# TASK INPUTS start
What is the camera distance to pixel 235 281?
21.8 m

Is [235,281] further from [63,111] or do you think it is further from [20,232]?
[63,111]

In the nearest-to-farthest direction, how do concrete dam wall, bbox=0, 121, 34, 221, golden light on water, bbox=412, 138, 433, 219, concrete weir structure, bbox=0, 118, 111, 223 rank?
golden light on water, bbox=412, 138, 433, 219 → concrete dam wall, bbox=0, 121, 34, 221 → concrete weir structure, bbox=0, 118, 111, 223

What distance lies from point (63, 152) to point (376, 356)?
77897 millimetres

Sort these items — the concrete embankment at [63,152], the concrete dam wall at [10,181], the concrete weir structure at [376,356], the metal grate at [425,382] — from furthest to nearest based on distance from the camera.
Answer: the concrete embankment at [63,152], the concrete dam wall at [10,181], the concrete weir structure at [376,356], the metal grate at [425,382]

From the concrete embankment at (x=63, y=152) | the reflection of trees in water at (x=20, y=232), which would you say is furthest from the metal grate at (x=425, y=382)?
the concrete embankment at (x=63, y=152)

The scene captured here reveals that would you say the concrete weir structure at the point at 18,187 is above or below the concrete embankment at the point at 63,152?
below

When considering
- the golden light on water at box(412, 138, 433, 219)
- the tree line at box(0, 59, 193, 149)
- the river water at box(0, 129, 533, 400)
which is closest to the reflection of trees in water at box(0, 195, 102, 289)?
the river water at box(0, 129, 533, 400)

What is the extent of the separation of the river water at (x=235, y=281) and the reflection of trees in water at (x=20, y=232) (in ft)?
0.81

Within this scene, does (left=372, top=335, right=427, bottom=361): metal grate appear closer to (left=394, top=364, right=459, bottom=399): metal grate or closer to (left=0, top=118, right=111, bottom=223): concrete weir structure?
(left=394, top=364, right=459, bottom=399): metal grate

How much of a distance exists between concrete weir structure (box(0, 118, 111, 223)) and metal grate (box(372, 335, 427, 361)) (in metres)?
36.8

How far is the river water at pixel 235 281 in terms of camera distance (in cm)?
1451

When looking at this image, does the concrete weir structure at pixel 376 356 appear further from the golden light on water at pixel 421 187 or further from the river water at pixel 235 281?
# TASK INPUTS end
[PROBLEM DETAILS] Starting at the line that contains "How much of" and ending with the final line of the listing, write out every line again in full, offsetting each distance given in the answers by adding 96 to it.

[SOLUTION]
How much of a distance exists between concrete weir structure (box(0, 118, 111, 223)) and metal grate (box(372, 335, 427, 361)) (in metres)?
132.8

How far is the river water at pixel 235 281 in terms of camera distance (in cm)?
1547

When looking at this image, does the concrete weir structure at pixel 376 356 appear further from the golden light on water at pixel 421 187 or further from the river water at pixel 235 281?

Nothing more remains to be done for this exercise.